Write the next part of the essay below on the 2023 and 2024 solar eclipses over Texas and Sam Houston, beginning after its last sentence.

### Text block
--------
Eagle Pass, Texas: Astronomy, Astrological Omens & Sam Houston
This is not predictive. It is a thought experiment. Oh, and it is personal.
The following is based on data that is true, but symbolically, one hopes the best futures come from current events ongoing in Texas.
According to the National Park Service (US government website):
Two spectacular solar eclipse events will be visible from parks across the continental United States in 2023 and 2024.
On October 14, 2023, an annular solar eclipse crossed the sky from Oregon to Texas. On April 8, 2024, a total solar eclipse will be visible as it crosses from Texas to Maine. The map below shows the path of both eclipses. Many national parks will offer an amazing setting for watching these eclipses, find opportunities in the event calendar on this page.
Eclipses were omens in ancient times. Such events are not visible everywhere in the world, and the world was much different 2, 3, of 5,000 years ago. So such events evoked fear and apprehension to the useful and exploitable advantage of those in charge - kings and “self-appointed gods” alike.
To the present, the crossroads of these 2 spectacular eclipses occur literally Deep in the Heart of Texas. Texas, as we know, was born out of an intense struggle in the 1830s that was won, in part, by a forefather of mine: Sam Houston.
--------
### Recorded information
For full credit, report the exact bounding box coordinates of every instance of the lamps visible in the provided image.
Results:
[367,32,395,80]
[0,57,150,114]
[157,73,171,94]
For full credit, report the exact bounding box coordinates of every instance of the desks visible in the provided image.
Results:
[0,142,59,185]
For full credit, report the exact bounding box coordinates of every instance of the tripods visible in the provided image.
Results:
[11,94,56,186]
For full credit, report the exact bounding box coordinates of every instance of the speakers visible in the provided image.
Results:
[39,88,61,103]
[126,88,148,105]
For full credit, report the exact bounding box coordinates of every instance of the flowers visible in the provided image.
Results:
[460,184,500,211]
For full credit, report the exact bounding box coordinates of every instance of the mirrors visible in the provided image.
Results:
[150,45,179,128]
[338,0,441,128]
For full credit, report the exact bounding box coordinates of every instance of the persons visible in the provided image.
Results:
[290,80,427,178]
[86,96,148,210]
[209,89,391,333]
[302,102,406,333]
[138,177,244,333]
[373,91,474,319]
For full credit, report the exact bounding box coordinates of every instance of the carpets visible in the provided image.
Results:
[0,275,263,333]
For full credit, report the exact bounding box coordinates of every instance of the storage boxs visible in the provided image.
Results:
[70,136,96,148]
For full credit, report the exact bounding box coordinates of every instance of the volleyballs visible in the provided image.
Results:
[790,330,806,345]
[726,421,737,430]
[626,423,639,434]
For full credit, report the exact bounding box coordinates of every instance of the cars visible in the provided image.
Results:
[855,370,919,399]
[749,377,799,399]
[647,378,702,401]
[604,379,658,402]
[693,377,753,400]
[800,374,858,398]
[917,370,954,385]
--------
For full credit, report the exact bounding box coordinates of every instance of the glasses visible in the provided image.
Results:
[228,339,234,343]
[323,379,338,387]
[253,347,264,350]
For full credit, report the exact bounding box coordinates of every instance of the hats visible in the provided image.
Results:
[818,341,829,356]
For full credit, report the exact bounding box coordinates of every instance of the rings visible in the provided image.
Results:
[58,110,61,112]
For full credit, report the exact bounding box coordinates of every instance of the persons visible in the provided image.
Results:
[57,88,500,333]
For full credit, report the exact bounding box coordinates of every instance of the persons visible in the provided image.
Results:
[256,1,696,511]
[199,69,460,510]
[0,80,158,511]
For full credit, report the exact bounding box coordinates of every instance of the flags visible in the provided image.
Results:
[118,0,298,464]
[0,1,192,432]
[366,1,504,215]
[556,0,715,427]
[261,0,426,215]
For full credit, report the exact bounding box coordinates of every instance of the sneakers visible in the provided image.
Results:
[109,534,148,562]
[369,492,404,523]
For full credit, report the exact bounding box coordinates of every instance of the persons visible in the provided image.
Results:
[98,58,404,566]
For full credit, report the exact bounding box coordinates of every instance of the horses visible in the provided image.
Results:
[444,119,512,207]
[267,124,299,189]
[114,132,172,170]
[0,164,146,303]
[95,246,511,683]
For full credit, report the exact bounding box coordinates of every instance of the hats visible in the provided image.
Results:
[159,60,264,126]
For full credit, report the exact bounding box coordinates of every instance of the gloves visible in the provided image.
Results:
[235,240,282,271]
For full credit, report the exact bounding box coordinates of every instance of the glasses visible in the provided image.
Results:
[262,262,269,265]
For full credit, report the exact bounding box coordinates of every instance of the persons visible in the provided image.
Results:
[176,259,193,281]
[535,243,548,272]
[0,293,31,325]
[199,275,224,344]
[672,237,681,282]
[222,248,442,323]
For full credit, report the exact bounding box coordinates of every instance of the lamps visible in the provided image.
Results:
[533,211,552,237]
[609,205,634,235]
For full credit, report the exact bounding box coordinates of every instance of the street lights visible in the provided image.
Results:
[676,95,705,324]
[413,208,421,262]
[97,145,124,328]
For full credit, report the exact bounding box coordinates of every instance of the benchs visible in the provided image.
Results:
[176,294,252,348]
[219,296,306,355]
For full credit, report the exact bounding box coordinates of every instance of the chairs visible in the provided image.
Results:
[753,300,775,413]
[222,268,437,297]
--------
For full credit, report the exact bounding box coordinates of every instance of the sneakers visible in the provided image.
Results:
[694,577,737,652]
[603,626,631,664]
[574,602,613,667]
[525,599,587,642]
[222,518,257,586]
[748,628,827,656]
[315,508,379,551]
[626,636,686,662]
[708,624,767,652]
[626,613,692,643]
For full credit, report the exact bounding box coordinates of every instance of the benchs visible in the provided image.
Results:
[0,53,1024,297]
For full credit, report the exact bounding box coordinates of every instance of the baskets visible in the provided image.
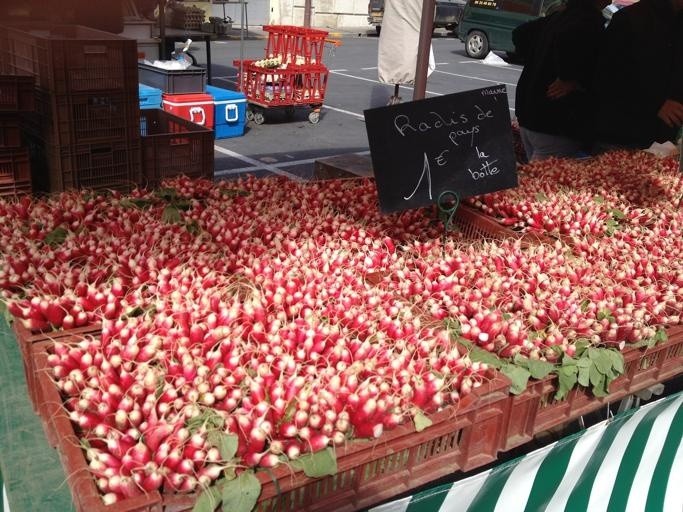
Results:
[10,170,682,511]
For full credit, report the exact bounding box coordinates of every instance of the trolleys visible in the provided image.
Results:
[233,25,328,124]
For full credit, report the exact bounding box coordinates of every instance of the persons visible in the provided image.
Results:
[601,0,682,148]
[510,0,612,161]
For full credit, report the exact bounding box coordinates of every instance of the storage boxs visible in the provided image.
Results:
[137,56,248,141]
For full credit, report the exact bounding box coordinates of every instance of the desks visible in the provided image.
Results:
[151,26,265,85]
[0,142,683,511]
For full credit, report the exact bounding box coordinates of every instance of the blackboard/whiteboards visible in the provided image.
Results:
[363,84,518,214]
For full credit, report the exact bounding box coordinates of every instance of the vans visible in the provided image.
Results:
--------
### Output of the exercise
[Down below is a piece written over 15 years ago.]
What could be the symbolism of Eagle Pass, Texas standoff/conflict/invasion?
Simplest idea: The Eagle is the United States of America’s enduring symbol. It is everywhere (U.S. currency), and killing an eagle will get you a lot of time in jail or prison. Or at least it did - until Joe Biden took office. Law doesn’t matter under Treasonous Joe. (The border numbers reflect that.)
Pass - does that mean Past? That which once was, but is no longer?
Eclipses, in astrology (yes, I know, occult, not of Christ, but bare with me), are thought to shut things off - old traditions, virtues, behaviors, depending on where they occur in one’s chart - and that’s something I don’t know enough/ anything about - I stopped looking at astrology in any detail 30 years ago. But I do enjoy listening to people discuss it. I do Internet Know someone - who I find entertaining and he is not your ordinary touchy-feely astrologer, he looks at historical events too - one Leo King.
Do those shut off energies entail?
Patriotism
Liberty
Rule of Law
Sanity
Peace
Morality
The United States of America as we grew up in it
One doesn't know, but we are in much different times than we’ve ever been in my lifetime at least. There are cycles in life, and in countries & “empires” - whether they are called 4th turnings, Thucydides traps, or something else to sell a book - but they DO occur. We KNOW it, but we don’t always have the words or the depth to identify all these tumultuous events coming to a nexus.
Sam Houston Short Bio
Snippet from a 2008 blog…remember: I was more a liberal then.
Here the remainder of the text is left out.